Delikatessen von "Bergwild"

Sabine Weyrer

Wildfleisch zählt zu den gesündesten Fleischsorten. Und mal abgesehen vom Faktor Gesundheit schmeckt es richtig zubereitet einfach vorzüglich. Wie man das aber nun richtig macht und wo man dafür die feinsten und besten Delikatessen erhält, hat mir Christian Telsnig von „Bergwild“ verraten.

Wussten Sie, dass rund 80 Prozent des Wildes heutzutage aus Zuchtanlagen stammt? Nein? Ich auch nicht, aber genau aus diesem Grund hat es sich die Kärntner Firma Bergwild vor vier Jahren zur Aufgabe gemacht, einen Gegentrend zu starten, wie mir  Unternehmensgründer Christian Telsnig erzählt. Er hat gemeinsam mit Geschäftspartner Walter Moser im Jahr 2011 die Firma gegründet und ein Jahr darauf das Feinkostgeschäft in Klagenfurt eröffnet. Aus Leidenschaft zum Kochen und der Jagd, wie Christian sagt. 

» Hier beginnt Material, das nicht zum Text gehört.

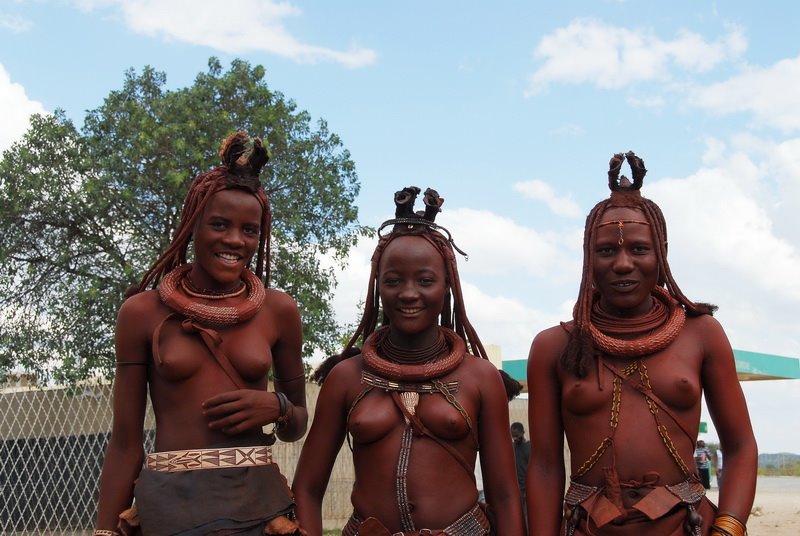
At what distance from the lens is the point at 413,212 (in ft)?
15.4

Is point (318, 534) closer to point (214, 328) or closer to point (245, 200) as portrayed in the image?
point (214, 328)

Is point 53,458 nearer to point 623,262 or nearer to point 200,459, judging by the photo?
point 200,459

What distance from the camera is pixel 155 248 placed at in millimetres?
13055

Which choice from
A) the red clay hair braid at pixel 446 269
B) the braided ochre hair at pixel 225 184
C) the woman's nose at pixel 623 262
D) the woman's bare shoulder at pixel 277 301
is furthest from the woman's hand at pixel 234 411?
the woman's nose at pixel 623 262

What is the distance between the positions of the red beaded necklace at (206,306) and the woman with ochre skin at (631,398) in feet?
4.24

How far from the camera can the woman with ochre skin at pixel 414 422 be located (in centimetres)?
412

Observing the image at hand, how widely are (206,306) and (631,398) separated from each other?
6.22ft

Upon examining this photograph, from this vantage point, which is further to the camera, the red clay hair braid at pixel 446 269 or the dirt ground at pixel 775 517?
the dirt ground at pixel 775 517

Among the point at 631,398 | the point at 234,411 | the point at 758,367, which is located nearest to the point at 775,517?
the point at 758,367

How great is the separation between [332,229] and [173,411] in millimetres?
9693

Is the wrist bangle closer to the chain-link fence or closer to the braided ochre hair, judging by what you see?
the braided ochre hair

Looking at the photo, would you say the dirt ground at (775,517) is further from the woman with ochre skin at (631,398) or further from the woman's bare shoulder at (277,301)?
the woman's bare shoulder at (277,301)

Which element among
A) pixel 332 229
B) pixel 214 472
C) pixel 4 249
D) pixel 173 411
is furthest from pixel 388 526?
pixel 4 249

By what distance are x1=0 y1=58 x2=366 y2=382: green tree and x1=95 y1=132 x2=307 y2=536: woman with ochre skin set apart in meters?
8.29
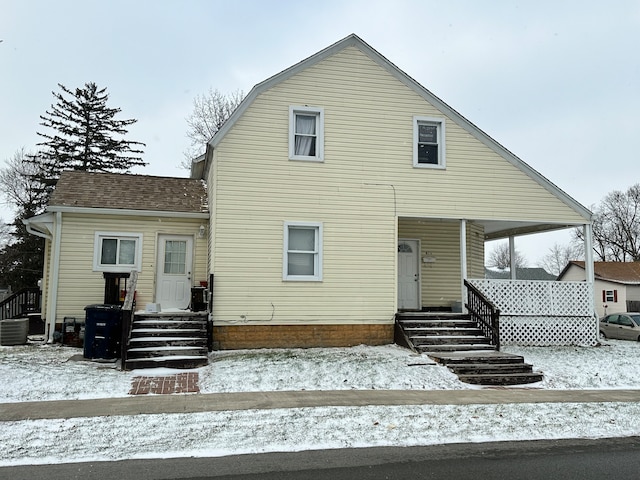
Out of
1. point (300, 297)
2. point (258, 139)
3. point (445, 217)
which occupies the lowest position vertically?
point (300, 297)

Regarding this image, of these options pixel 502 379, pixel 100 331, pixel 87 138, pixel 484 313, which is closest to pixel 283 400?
pixel 502 379

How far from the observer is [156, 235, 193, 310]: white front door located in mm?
14219

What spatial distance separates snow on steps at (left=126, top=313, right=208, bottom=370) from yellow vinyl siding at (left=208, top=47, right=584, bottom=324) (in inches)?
34.1

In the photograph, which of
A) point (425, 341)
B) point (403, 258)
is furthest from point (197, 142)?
point (425, 341)

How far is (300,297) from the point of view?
12.8 metres

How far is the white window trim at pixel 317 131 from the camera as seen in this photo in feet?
43.2

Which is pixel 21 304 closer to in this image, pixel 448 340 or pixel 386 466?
pixel 448 340

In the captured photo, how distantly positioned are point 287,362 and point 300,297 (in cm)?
236

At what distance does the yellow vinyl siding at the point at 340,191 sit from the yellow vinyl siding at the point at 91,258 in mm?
2184

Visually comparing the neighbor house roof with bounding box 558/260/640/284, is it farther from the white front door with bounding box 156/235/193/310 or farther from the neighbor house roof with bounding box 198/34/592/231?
the white front door with bounding box 156/235/193/310

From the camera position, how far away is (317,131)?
13.4 meters

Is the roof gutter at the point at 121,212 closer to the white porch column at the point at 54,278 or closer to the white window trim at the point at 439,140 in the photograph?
the white porch column at the point at 54,278

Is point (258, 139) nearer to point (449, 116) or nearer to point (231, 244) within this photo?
point (231, 244)

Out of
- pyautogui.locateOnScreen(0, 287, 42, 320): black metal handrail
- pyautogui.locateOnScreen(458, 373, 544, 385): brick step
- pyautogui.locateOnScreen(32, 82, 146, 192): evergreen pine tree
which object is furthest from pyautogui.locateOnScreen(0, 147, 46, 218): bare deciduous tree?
pyautogui.locateOnScreen(458, 373, 544, 385): brick step
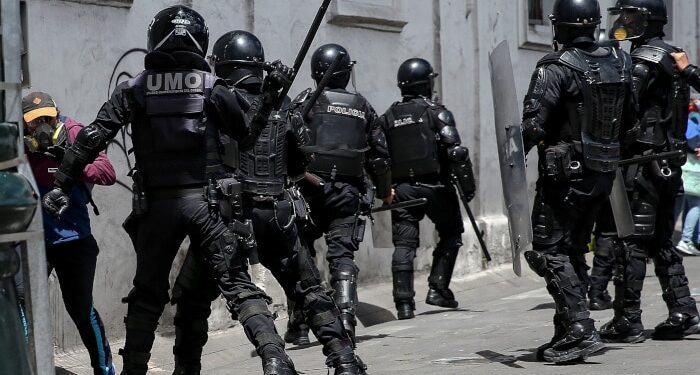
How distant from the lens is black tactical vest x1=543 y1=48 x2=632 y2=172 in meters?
7.40

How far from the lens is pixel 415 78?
10.5 m

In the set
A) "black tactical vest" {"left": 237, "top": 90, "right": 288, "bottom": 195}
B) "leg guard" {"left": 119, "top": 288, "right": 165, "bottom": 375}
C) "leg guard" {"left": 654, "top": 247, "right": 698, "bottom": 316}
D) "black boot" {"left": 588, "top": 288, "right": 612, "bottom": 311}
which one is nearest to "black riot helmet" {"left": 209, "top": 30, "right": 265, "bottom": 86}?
"black tactical vest" {"left": 237, "top": 90, "right": 288, "bottom": 195}

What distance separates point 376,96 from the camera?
11406 millimetres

Wildfleisch ist einfach sehr gesund. Denn das Wild, welches frei in der Natur lebt, ernährt sich ausschließlich von dem, was die Natur zu bieten hat, also wilde Kräuter, feinste Gräser und glasklares Gebirgsquellwasser.  Daher ist das Fleisch sehr feinfasrig und fettarm, da das Wild sich den ganzen Tag bewegt und dadurch so gut wie keine Fettzellen im Gewebe einlagert werden.

 

 

Soweit zur Theorie, aber wie kocht man nun Wildfleisch nun richtig? „Einfach so wie man auch sonst sein Fleisch zubereitet“, sagt Christian. Denn die üppigen Wildrezepte aus Omas Zeiten sind in der heutigen, modernen Wildküche nicht mehr wirklich „en vogue“, da schlicht die Zeit fehlt. Daher: „Zubereiten, wie man es selbst am liebsten mag, da kann man gar nicht viel falsch machen.“ Als Beispiel gewährt Christian Einblicke in seine eigene Kochkunst: „Ich esse das ganze Jahr über fast ausschließlich Wildfleisch und koche damit auch sehr gerne.“ So macht er seine Pasta kurzerhand mit Faschiertem vom Hirsch, das Wienerschnitzel mit feinem Fleisch vom Reh und das klassische Rindsgulasch wird kurzerhand zum Hirschgulasch. „Letzteres hat auch den Vorteil, dass es binnen einer Stunde fertig ist, da man das Hirschfleisch nicht so lange kochen muss, wie das Rindfleisch.“

Geruchstest hilft bei der richtigen Wahl

Wichtig ist bei der Wahl des richtigen Fleisches der Geruchstest:

Qualitativ hochwertiges Wildfleisch hat eine ganz leichte Wildnuance. Sobald man einen eigenartigen Wildgeruch am Fleisch wahr nimmt, kann man sich sicher sein, dass es sich hier nicht um Topqualität handelt. 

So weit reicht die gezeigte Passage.